Since the pedestrians I track do not move that far in a 100 milliseconds period I have chosen just to make my animations with a Time Frame size of 100 milliseconds for now, which gives me three track points displayed more or less on top of each other for each track per frame. This is certainly good enough so far. Below I have embedded a video of the manually annotated ground truth tracks in TimeManger for the ‘facer’ sequence introduced above.
The size, font, place and format of the timestamp for each video frame can be set in the Time Display Options menu under Settings as shown here.
The actual thermal video we used to track people to produce the sequence in TimeManager is shown below.
I have originally used the situation with the ‘facer’ in the poster on ‘Measuring Human Movement Patterns and Behaviors in Public Spaces’ which I presented at the Measuring Behavior 2014 conference.
Furthermore I have made another video of a situation I used as an example in a conference proceeding on ‘Taking the Temperature of Pedestrian Movement in Public Spaces’ for the Conference on Pedestrian and Evacuation Dynamics 2014 (PED 2014). This can be seen below.
The tracks from the Computer Vision algorithm will not be made available before we have published a paper addressing their accuracy and completeness in relation to the ground truth, but when that is done the plan is to make the entire dataset and corresponding thermal video files publicly available.

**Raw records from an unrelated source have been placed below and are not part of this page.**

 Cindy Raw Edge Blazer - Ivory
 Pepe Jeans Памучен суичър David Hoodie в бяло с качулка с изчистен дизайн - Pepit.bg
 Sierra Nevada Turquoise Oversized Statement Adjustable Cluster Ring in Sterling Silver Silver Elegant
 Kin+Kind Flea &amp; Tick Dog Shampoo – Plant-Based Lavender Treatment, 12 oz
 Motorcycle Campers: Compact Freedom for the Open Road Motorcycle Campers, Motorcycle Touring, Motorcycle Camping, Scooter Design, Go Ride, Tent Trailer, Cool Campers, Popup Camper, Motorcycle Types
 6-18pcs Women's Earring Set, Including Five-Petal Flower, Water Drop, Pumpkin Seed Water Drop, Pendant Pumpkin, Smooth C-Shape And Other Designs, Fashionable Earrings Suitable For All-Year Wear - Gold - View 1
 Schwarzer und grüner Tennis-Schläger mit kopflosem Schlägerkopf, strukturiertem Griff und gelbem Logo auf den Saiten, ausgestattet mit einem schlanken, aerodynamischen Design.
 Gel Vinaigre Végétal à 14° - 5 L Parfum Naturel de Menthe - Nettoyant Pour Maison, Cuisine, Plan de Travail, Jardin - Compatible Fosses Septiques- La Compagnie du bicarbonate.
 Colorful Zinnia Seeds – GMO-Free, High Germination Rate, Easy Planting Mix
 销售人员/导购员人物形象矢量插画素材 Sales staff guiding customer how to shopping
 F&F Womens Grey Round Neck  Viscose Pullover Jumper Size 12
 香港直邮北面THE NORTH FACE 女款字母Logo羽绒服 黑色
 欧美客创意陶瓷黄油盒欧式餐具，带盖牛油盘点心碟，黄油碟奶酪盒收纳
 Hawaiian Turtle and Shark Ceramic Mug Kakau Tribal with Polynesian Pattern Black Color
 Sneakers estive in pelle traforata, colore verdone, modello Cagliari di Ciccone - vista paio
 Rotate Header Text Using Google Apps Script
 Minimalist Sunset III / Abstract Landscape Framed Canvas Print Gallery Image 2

For a broader perspective on the work I have done there is also a conference abstract on ‘Movement Pattern Analysis in Smart Cities’ which I made for the Analysis of Movement Data workshop at the GIScience 2014 conference. A video of the slides from presentation is available here.
For more about my PhD project please see my profile on the IGN department’s homepage . On my Youtube channel related to the project more videos will be added along the way. You are welcome to contact me if you have any comments, questions or suggestions to interesting research that can be made with the type of data that I have collected.
Lastly I will once again thank Underdark and Carolinux for their work on developing TimeManager for QGIS and all the QGIS developers in general for the awesome work they do. I especially I want to thank Carolinux for good and fun company the times we met in Zürich and I am looking forward to work more with you. I am also looking very much forward to meet all you QGIS users, educators and developers at the conference in Nødebo, Copenhagen, in May. Until then – try and pull the newest version of TimeManager from Github and please test it and comment on the new features. We are eager to get feedback.